Metadata

This document was written 3 Oct 2007 by Ian W. Davis and last updated 22 December 2015 by Vikram K. Mulligan.

Information was provided by Jim Havranek.

An introductory tutorial on minimization can be found here.

The relevant code is in core::optimization, especially the core::optimization::Minimizer class.

Flavors of minimization in Rosetta

All minimization algorithms choose a vector as the descent direction, determine a step along that vector, then choose a new direction and repeat. Different ways of doing those things leads to differing efficiency, in terms of function evaluations and memory.

"linmin" is a single step steepest-descent algorithm with an exact line search. That is, the descent direction is the gradient of the energy function (vector of partial first derivatives), and the step is to the true (local) minimum of the function along that line.

Repeated invocations of linmin generally converge very slowly as compared to methods that approximate the second-derivative (Hessian) matrix that are described below. For this reason, iterated invocation of linmin is not recommended for production runs. However, for benchmarking or testing purposes, "linmin_iterated" invokes linmin repeatedly, re-calculating the gradient vector after each line search. This is therefore a relatively pure steepest-descent algorithm, and it can serve as a fallback in cases in which Hessian approximations work poorly. The "linmin_iterated" algorithm need only be called once, and will iterate internally.

Conjugate gradient minimization accumulates a small amount of information from prior steps, modifying the search direction to perform (somewhat) better than a pure steepest-descent algorithm. Rosetta++ included an implementation of FRPR (Fletcher-Reeves-Polak-Ribiere), but it hasn't been ported to Rosetta3 because no one used it.

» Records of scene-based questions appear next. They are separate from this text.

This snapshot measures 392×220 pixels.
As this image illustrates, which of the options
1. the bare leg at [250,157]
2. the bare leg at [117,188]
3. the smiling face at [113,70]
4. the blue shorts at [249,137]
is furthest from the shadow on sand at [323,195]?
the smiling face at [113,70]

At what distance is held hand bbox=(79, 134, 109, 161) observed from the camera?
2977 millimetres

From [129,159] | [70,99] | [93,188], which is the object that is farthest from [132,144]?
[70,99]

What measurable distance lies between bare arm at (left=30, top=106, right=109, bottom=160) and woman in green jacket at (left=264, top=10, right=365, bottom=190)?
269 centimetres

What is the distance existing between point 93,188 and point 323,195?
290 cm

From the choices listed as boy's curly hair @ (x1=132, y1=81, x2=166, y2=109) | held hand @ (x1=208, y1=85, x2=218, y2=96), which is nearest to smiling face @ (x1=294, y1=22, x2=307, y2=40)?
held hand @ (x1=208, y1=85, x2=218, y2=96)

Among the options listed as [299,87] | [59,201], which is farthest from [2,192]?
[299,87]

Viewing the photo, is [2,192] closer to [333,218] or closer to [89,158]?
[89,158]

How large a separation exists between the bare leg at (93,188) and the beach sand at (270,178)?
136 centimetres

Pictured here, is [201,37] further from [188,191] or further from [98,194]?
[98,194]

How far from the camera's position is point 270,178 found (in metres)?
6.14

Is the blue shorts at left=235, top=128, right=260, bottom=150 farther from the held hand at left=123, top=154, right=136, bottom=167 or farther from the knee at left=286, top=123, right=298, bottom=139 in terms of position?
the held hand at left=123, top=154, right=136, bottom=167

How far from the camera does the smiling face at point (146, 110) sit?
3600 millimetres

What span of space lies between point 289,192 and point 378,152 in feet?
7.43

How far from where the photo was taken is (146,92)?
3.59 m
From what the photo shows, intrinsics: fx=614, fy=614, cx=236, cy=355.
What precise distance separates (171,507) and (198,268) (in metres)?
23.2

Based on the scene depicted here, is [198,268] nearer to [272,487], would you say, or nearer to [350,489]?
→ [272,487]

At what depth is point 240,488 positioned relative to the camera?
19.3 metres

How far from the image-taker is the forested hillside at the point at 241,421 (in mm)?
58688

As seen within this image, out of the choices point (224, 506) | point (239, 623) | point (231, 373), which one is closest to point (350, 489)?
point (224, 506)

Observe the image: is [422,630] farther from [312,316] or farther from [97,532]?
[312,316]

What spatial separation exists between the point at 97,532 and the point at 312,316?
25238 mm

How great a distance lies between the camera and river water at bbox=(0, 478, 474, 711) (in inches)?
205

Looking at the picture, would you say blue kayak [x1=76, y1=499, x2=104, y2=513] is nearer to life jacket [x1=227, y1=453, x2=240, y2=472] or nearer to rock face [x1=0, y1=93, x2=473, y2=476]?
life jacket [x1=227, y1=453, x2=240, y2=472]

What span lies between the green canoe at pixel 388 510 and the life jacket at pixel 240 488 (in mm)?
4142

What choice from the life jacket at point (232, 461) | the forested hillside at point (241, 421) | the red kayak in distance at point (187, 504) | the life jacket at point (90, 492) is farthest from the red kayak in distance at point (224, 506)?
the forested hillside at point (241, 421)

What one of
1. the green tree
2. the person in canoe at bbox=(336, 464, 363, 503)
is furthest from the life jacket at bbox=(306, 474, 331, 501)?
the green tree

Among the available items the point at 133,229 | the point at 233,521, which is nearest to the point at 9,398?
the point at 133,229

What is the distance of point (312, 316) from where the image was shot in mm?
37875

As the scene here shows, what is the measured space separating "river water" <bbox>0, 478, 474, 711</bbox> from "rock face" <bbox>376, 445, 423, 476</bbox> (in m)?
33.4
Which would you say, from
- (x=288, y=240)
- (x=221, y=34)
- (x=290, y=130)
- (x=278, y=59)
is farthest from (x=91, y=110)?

Quasi-Newton methods accumulate more information from many iterations of the gradient of the energy function to approximate the second-derivative (Hessian) matrix (or, more accurately, its inverse). This information is used to modify the descent direction (after the first step) so that its no longer necessarily straight down the gradient, but the minimization converges (much) faster. In Rosetta, this is the "dfpmin" family of functions. Although named for the DFP (Davidon-Fletcher-Powell) update method, it in fact uses the BFGS (Broyden-Fletcher-Goldfarb-Shanno) update method, which is widely regarded as better. A limited-memory variant (L-BFGS) has also been recently added to Rosetta. (Previously it was not included as the cost of keeping the full N x N Hessian matrix (N = number of DOFs) in memory appeared not to be prohibitive, and Paul Tseng found the limited memory version gave worse solutions. The more recent implementation on modern machines improves performance, especially for Cartesian minimization.)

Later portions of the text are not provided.